**Requirements**
Pick out every line of the records below that contains the word "located", and copy each such line in full.
** Start Task material **
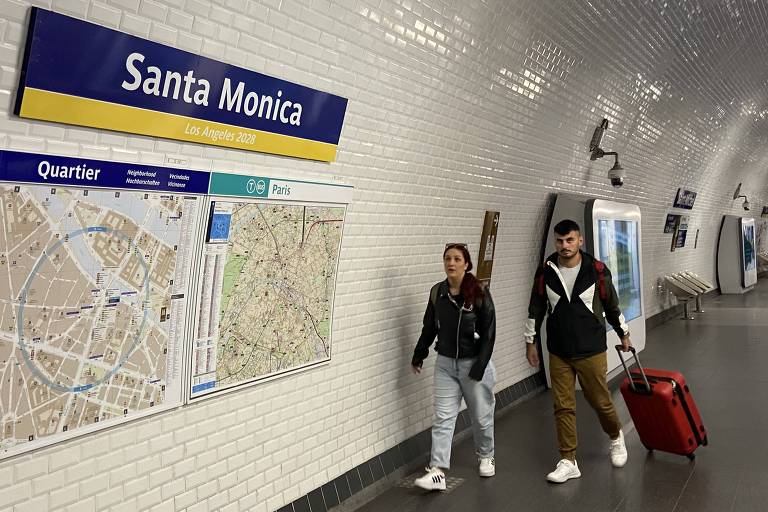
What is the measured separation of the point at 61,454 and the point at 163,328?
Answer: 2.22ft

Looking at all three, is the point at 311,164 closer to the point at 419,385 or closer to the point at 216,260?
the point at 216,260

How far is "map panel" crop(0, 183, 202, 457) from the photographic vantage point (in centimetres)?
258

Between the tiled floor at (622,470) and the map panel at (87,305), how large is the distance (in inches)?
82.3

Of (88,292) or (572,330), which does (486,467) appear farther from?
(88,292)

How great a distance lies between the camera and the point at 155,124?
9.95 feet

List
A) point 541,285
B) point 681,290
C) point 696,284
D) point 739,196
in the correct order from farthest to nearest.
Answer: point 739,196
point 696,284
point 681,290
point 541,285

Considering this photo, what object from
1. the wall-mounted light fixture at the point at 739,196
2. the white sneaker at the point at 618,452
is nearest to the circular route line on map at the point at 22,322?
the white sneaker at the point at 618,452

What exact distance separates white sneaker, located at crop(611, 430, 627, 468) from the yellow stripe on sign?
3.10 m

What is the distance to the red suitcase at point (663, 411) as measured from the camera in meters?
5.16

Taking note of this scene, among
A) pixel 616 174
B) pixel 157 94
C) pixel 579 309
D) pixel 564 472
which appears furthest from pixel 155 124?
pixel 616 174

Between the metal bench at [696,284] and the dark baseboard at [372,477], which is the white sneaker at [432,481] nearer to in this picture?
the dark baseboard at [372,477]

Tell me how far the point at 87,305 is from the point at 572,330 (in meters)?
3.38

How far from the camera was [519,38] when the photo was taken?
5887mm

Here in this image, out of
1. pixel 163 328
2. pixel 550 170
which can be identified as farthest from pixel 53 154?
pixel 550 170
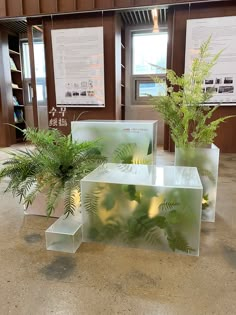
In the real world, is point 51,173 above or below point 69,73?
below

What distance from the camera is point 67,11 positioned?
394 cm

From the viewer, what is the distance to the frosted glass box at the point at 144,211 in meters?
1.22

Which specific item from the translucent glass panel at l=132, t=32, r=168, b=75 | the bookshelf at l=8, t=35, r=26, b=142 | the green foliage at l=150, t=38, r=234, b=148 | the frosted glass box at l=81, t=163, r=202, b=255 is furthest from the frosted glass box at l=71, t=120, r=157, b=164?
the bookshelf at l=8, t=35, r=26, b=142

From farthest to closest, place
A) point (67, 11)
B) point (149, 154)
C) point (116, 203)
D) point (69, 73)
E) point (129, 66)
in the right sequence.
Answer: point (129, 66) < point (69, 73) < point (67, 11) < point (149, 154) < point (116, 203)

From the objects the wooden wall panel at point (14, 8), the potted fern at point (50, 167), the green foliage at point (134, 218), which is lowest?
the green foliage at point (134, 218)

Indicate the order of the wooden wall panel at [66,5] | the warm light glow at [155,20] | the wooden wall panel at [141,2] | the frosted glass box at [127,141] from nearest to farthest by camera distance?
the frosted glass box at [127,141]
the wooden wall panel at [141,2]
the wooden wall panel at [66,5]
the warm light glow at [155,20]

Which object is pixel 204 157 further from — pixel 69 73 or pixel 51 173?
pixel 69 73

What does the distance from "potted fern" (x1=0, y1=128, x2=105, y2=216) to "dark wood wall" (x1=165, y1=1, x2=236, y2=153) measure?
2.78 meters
** End Task material **
** Start Task material **
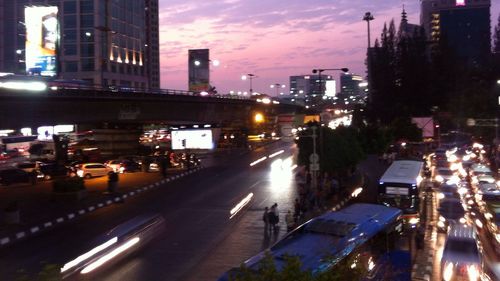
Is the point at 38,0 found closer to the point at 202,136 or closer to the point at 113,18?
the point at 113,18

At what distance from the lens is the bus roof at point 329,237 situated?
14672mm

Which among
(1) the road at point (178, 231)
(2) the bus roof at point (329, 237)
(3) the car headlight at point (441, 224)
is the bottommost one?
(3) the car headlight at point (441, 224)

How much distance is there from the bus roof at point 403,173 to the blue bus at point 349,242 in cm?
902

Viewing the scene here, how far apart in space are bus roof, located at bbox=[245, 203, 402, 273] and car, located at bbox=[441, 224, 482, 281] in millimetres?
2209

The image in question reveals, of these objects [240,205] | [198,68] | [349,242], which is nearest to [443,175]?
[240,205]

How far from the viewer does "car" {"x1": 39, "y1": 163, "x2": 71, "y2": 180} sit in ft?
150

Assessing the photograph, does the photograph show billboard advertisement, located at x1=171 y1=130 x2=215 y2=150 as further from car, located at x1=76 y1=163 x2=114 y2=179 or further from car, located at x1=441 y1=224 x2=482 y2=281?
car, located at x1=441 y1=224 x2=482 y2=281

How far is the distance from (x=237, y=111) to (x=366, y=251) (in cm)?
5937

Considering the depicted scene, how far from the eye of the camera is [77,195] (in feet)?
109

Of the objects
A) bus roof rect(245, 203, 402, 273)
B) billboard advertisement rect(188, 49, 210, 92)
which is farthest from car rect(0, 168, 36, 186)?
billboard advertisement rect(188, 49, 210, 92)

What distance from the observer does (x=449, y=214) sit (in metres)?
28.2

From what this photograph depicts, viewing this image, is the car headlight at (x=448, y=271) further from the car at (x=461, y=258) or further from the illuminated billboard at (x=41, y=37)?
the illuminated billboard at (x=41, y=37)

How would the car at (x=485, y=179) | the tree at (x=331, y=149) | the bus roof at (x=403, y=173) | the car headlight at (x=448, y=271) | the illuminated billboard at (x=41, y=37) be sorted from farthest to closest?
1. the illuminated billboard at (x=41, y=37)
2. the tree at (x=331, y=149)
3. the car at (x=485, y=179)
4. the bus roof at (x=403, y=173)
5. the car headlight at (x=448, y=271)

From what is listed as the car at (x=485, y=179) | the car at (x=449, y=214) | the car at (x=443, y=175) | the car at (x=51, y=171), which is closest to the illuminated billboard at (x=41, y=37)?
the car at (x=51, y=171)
** End Task material **
**Written reply**
What exact distance separates white sneaker, located at crop(611, 430, 627, 468) from the yellow stripe on sign?
Viewing the scene here, how far apart in space are bus roof, located at bbox=[245, 203, 402, 273] and car, located at bbox=[441, 224, 482, 281] in millimetres?
Assessing the photograph, does the photograph show billboard advertisement, located at x1=171 y1=130 x2=215 y2=150 as further from car, located at x1=76 y1=163 x2=114 y2=179 or further from car, located at x1=441 y1=224 x2=482 y2=281?
car, located at x1=441 y1=224 x2=482 y2=281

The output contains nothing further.